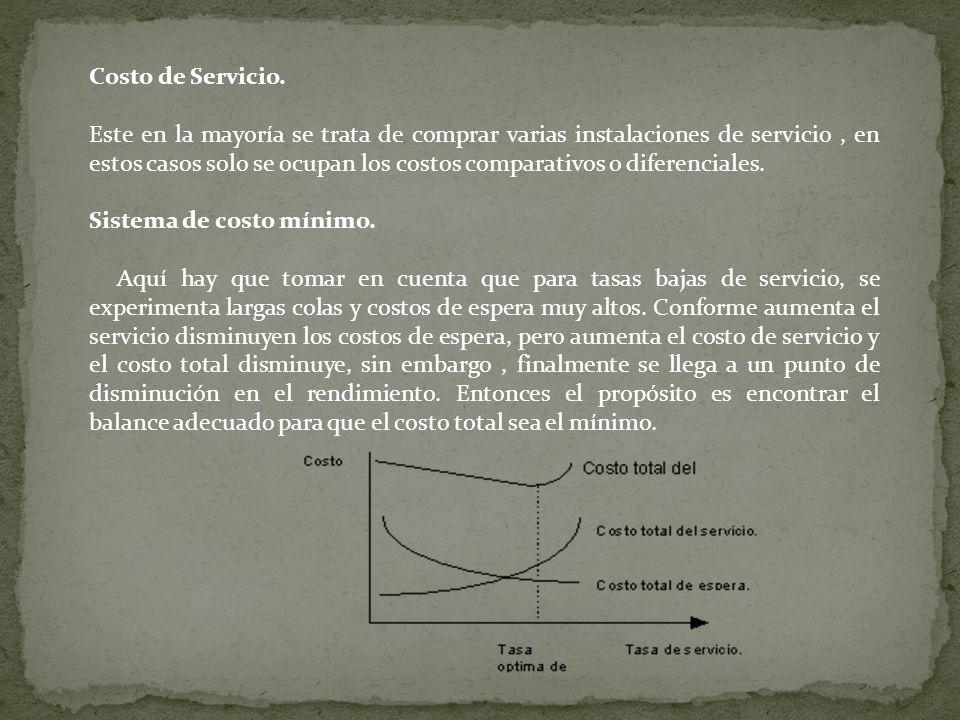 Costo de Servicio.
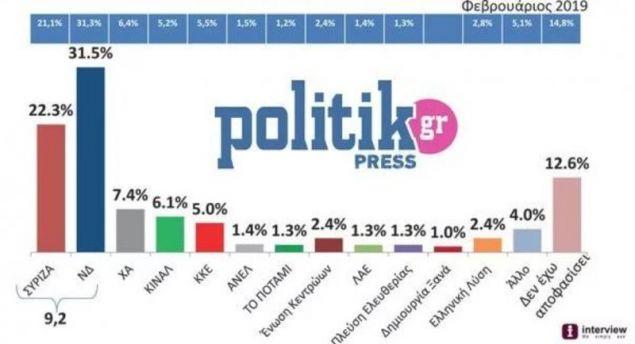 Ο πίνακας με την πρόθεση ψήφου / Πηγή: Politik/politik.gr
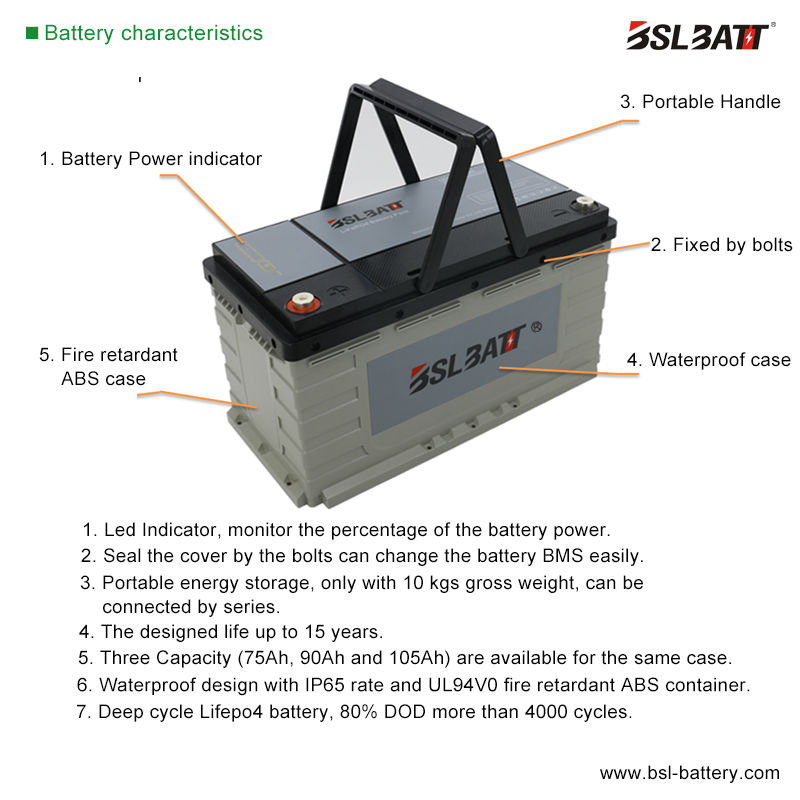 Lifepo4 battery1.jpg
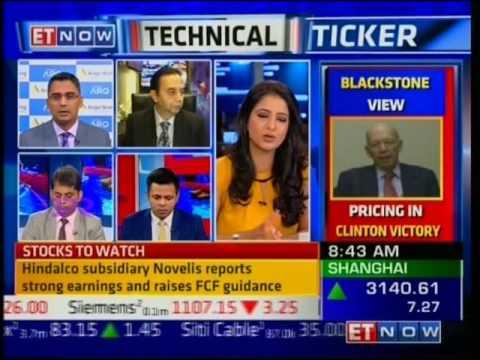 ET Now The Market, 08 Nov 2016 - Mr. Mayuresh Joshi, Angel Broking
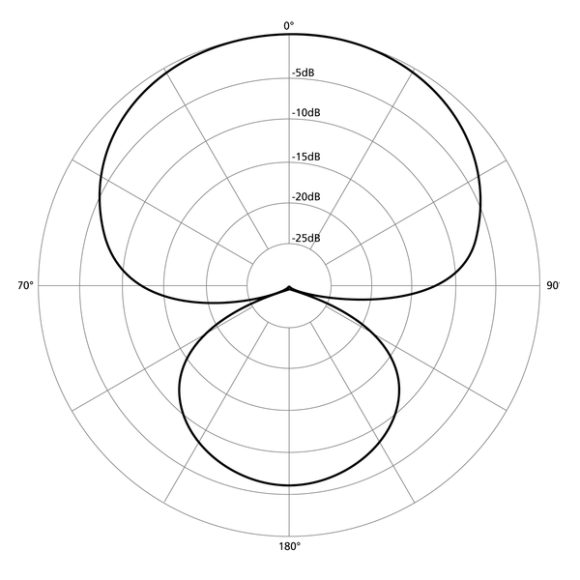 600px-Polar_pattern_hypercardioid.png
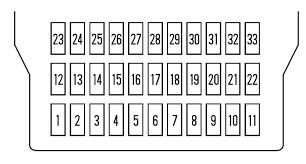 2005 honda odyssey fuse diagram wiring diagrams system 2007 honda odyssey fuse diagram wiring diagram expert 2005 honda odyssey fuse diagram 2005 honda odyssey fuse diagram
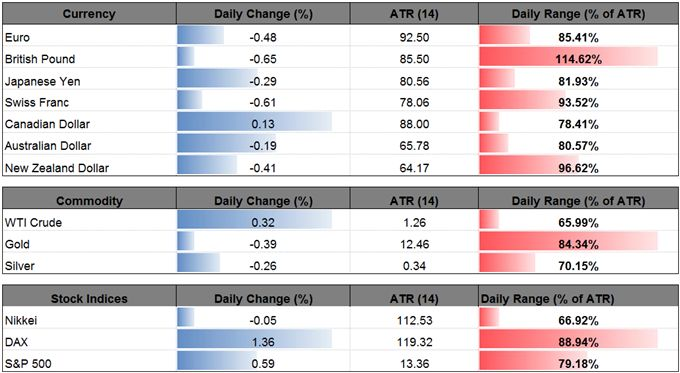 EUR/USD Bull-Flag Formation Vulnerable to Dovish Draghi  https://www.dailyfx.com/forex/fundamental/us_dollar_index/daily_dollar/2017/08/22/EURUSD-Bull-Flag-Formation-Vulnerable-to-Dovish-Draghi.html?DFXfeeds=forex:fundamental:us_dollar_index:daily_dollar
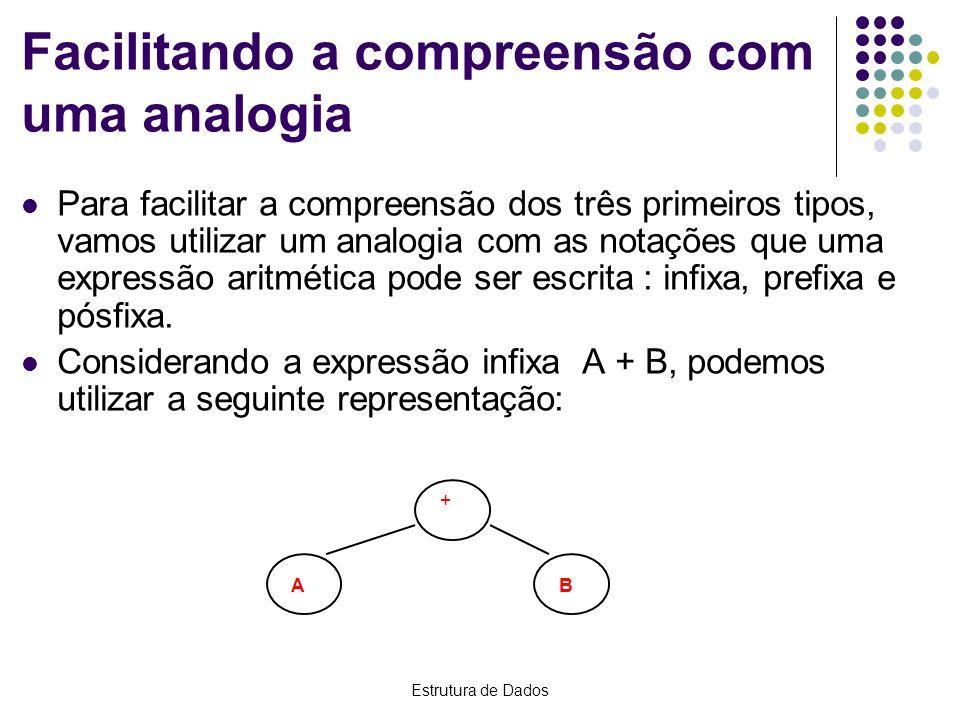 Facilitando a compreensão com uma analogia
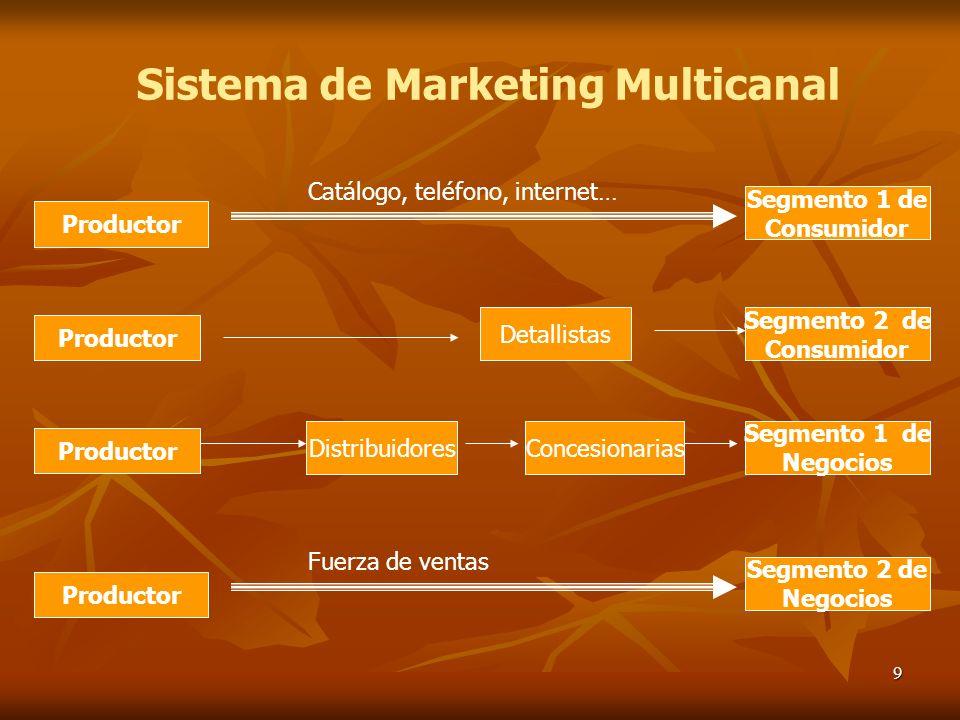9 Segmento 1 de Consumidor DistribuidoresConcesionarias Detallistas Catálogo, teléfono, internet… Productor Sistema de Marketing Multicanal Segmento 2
######
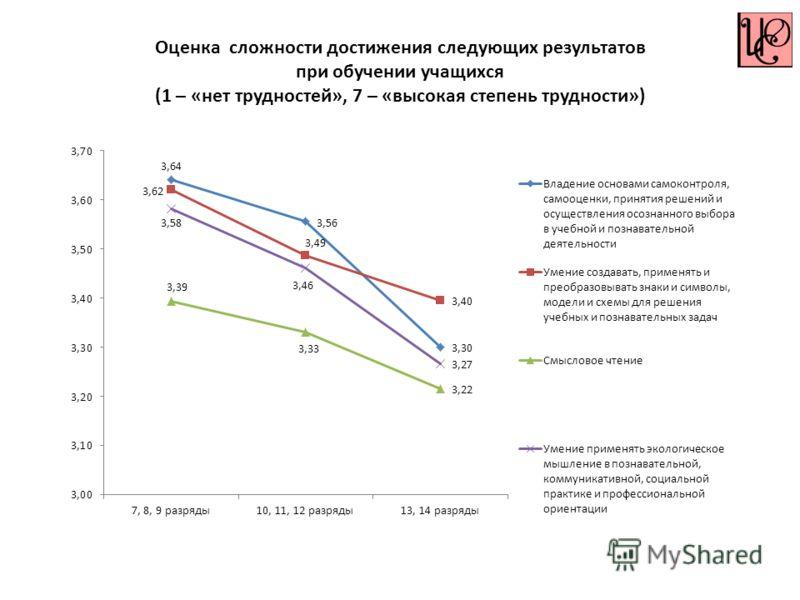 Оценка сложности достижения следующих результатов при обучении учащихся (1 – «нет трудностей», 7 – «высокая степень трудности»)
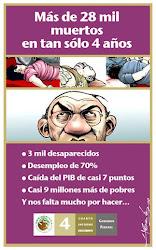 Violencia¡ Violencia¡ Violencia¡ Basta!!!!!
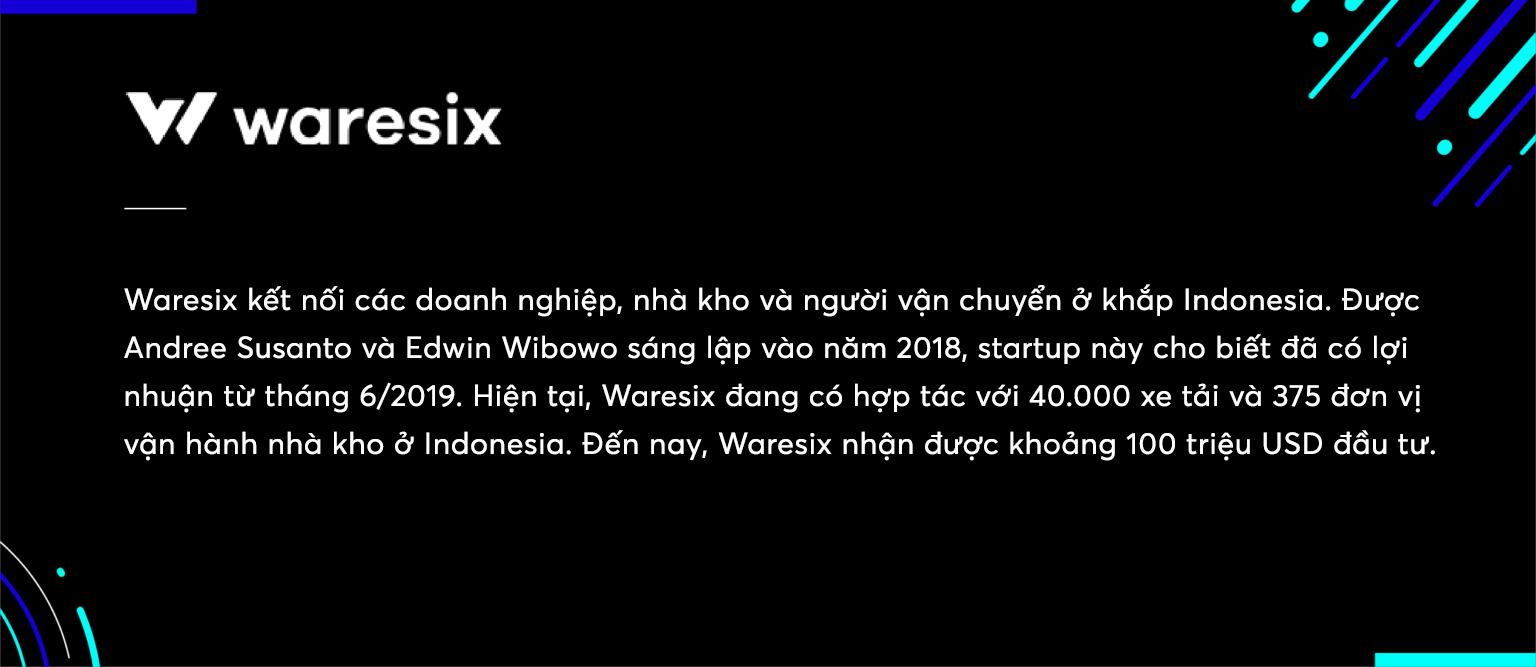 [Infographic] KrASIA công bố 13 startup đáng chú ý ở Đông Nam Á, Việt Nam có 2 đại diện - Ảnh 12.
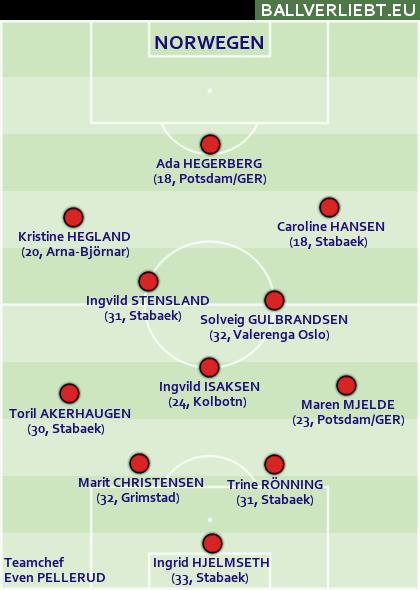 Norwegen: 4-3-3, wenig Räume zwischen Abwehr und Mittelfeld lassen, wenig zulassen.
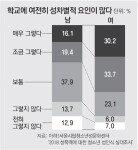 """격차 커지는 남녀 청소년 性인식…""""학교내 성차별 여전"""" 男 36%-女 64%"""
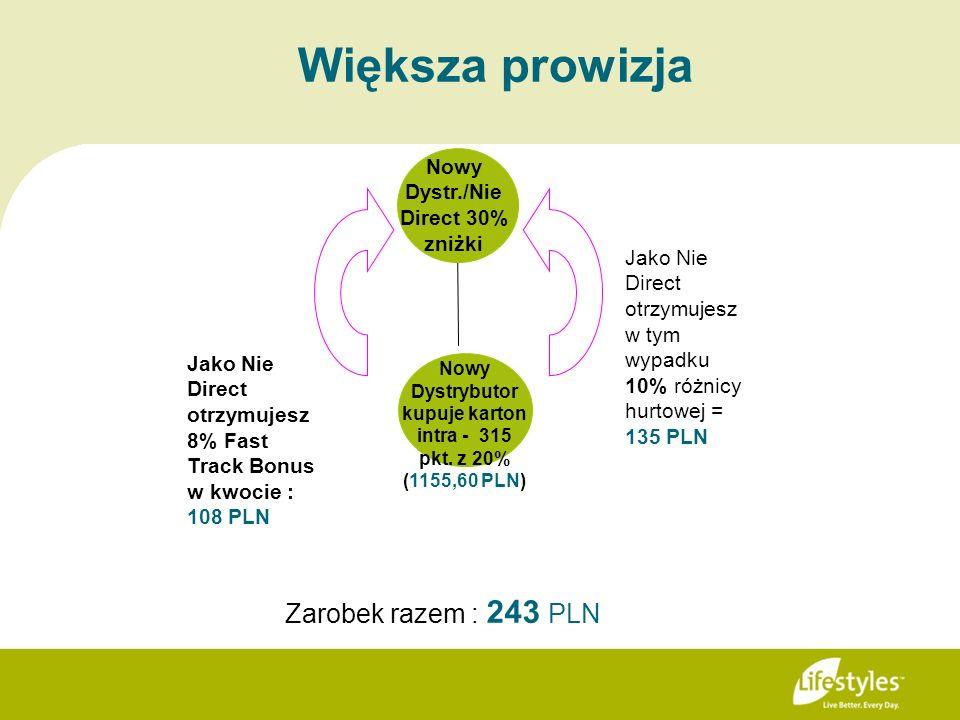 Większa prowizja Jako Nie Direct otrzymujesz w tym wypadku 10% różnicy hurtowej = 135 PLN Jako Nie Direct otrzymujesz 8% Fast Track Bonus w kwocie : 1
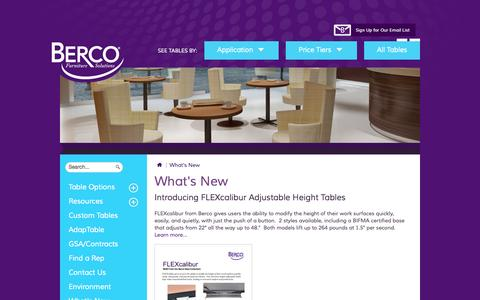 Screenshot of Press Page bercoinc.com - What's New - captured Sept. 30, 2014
######
TASK REQUIREMENTS:
Would you write out exactly the lines above, starting at the line containing "Costo de Servicio." and stopping after the line containing "2005 honda odyssey fuse diagram wiring"? Omit the pictures.

PROBLEM SOLUTION:
 Costo de Servicio.
 Ο πίνακας με την πρόθεση ψήφου / Πηγή: Politik/politik.gr
 Lifepo4 battery1.jpg
 ET Now The Market, 08 Nov 2016 - Mr. Mayuresh Joshi, Angel Broking
 600px-Polar_pattern_hypercardioid.png
 2005 honda odyssey fuse diagram wiring diagrams system 2007 honda odyssey fuse diagram wiring diagram expert 2005 honda odyssey fuse diagram 2005 honda odyssey fuse diagram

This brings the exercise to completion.